You might encounter the following issues when using the hdfs URL scheme to access data in HDFS.

WebHDFS Error When Using hdfs URLs

When creating an external table or loading data and using the hdfs scheme, you might see errors from WebHDFS failures. Such errors indicate that Vertica was not able to use the hdfs scheme and fell back to webhdfs, but that the WebHDFS configuration is incorrect. Verify that the HDFS configuration files in HadoopConfDir have the correct WebHDFS configuration for your Hadoop cluster. See Configuring the hdfs Scheme for information about use of these files. See your Hadoop documentation for information about WebHDFS configuration.

Queries Take a Long Time to Run When Using HA

The High Availability Name Node feature in HDFS allows a name node to fail over to a standby name node. The dfs.client.failover.max.attempts configuration parameter (in hdfs-site.xml) specifies how many attempts to make when failing over. Vertica uses a default value of 4 if this parameter is not set. After reaching the maximum number of failover attemps, Vertica concludes that the HDFS cluster is unavailable and aborts the operation. A second parameter, ipc.client.connect.retry.interval, specifies the time to wait between attempts, with typical values being 10 to 20 seconds.

Cloudera and Hortonworks both provide tools to automatically generate configuration files. These tools can set the maximum number of failover attempts to a much higher number (50 or 100). If the HDFS cluster is unavailable (all name nodes are unreachable), Vertica can appear to hang for an extended period (minutes to hours) while trying to connect.

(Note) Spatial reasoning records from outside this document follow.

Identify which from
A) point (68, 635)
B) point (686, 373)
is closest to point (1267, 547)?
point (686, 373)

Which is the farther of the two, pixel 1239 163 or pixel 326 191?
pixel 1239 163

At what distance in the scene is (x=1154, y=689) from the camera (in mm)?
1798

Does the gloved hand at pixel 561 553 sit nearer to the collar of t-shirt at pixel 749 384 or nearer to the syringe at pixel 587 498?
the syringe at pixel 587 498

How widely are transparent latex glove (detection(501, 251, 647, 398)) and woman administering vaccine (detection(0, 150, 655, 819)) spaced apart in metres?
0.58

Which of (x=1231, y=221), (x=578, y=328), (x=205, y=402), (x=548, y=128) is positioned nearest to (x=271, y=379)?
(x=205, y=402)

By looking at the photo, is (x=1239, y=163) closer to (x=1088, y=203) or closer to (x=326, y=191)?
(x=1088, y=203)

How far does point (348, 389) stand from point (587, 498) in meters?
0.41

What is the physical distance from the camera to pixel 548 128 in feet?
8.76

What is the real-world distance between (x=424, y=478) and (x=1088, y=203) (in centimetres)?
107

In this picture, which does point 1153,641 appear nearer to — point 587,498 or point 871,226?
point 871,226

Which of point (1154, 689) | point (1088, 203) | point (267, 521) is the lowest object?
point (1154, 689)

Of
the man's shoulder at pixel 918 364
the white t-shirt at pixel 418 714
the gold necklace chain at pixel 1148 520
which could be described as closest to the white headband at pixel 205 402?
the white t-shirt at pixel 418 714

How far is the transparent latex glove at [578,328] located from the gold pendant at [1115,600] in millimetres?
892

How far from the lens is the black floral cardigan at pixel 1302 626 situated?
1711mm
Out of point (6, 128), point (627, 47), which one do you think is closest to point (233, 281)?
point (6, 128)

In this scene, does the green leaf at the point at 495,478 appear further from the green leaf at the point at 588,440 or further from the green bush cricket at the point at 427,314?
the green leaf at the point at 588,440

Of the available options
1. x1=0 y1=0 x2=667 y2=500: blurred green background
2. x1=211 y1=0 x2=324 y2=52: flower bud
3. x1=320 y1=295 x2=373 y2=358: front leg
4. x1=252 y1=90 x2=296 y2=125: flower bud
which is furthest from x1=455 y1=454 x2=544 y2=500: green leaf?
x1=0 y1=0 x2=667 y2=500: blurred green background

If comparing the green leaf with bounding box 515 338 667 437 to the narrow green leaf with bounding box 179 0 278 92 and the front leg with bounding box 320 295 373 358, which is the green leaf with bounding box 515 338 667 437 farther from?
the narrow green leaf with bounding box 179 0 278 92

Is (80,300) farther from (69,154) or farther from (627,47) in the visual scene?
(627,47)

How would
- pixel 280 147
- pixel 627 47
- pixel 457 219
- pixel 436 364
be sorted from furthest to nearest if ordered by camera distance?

Failover attempts are logged in the QUERY_EVENTS system table. The following example shows how to query this table to find these events:

=> SELECT event_category, event_type, event_description, operator_name, 
   event_details, count(event_type) AS count 
   FROM query_events 
   WHERE event_type ilike 'LibHDFS++ FAILOVER RETRY' 
   GROUP BY event_category, event_type, event_description, operator_name, event_details;
-[ RECORD 1 ]-----+---------------------------------------
event_category    | EXECUTION
event_type        | LibHDFS++ FAILOVER RETRY
event_description | LibHDFS++ Namenode failover and retry.
operator_name     | LibHDFS++ FileSystem
event_details     | Libhdfs++ request failed on ns
count             | 4		

You can either wait for Vertica to complete or abort the connection, or set the dfs.client.failover.max.attempts parameter to a lower value.